# What to do
**1.** In the passage on Python name mangling and properties, what three parts make up a mangled attribute name?
**2.** Carry on the passage on Python name mangling and properties from its final words.

-- START OF Passage provided --

Additionally, and only if the namespace is a class (and the attribute name ends in no more than one underscore):

To make sure you don't access these things from outside by accident, Python "mangles" the names of these attributes for access from outside the class. The resulting name is perfectly predictable (it's _ + (simple) class name + original attribute name), so you can still access these things, but you most certainly won't simply by mistake.

Also, this can help avoid name collisions between members of base classes and members of their subclasses. (Though, it won't work as intended if the classes share the same class name, as the "simple class name" is used, not including modules and packages.)

In either case, you may have good reasons to access these values anyway (e.g. for debugging) and Python doesn't want to stand in your way when you do (or with name mangling, at most only slightly so.)

Python has method-based "properties" that can be accessed just like data attributes

So, as there is no real private in Python, we can't apply the pattern/style from Java and C++. But we might still need stable interfaces to do serious programming.

Good thing that in Python you can replace a data attribute with methods, without having to change its users. Pils19's answer provides an example:

class Fruit(object):
    def __init__(self, color):
        self._color = color

    @property
    def color(self):
        return self._color

(Documentation of this decorator here.)

If we also provide a property-setter-method and a property-deleter-method ...

-- END OF Passage provided --
-- START OF Provided material --

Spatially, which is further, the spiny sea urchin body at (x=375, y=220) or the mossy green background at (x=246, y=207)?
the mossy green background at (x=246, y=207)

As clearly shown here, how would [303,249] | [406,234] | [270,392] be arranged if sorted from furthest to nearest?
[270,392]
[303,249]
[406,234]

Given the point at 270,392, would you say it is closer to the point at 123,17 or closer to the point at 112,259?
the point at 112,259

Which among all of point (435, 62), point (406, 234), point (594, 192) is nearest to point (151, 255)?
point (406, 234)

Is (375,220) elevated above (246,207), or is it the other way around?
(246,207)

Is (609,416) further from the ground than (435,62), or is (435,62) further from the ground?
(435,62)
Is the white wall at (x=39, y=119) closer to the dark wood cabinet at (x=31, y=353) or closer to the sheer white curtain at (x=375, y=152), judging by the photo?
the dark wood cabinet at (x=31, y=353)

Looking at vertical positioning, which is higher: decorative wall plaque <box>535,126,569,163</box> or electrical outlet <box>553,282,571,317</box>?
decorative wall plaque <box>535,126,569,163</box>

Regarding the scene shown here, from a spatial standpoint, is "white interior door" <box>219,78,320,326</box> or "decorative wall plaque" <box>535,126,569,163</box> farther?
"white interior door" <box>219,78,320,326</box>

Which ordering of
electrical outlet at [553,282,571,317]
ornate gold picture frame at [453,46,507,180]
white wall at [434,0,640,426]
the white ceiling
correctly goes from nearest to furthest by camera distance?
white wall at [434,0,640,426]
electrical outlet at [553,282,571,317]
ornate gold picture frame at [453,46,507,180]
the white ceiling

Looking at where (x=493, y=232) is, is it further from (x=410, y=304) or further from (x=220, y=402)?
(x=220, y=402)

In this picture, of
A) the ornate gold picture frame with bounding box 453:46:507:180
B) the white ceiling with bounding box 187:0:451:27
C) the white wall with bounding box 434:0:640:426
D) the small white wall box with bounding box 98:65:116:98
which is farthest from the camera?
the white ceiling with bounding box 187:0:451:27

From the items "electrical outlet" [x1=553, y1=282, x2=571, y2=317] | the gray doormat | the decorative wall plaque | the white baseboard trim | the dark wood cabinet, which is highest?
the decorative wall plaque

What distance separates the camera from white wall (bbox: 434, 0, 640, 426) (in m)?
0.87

-- END OF Provided material --

# Responses for each task
**1.** An underscore, followed by the simple class name, followed by the original attribute name.

**2.**
class Fruit(object):
    def __init__(self, color):
        self._color = color

    @property
    def color(self):
        return self._color

    @color.setter
    def color(self, c):
        self._color = c

    @color.deleter
    def color(self):
        del self._color

Then this will act equivalent to a simple data attribute:

class Fruit(object):
    def __init__(self, c):
        self.color = c

But now we have all the freedom of methods. We can leave out any of them (most usual is to only have the getter, so you have a read-only attribute), we can give them additional or different behavior, etc.

This is the recommended approach in Python:

• use (public) data members if in doubt
• prefix with _ for implementation details
• if/when you need additional/different behavior or to disable reading, writing or deleting, use properties or replace public data members with properties

Your professor

I'm assuming [that there is a good practice to define non-property getters and setters in Python], since an MIT professor, whose course I'm taking, does this with his classes and expects students to do the same on their homework.

Are you sure this is what your professor did, or did he use Python's properties mechanism?

If he did, is this a class about Python or does it just so happen that Python is used for the examples (and that your professor also used it to demonstrate something actually only applicable to other languages)?

And let's not forget: Even MIT professors might be forced to teach classes where they aren't experts on every aspect of the subject.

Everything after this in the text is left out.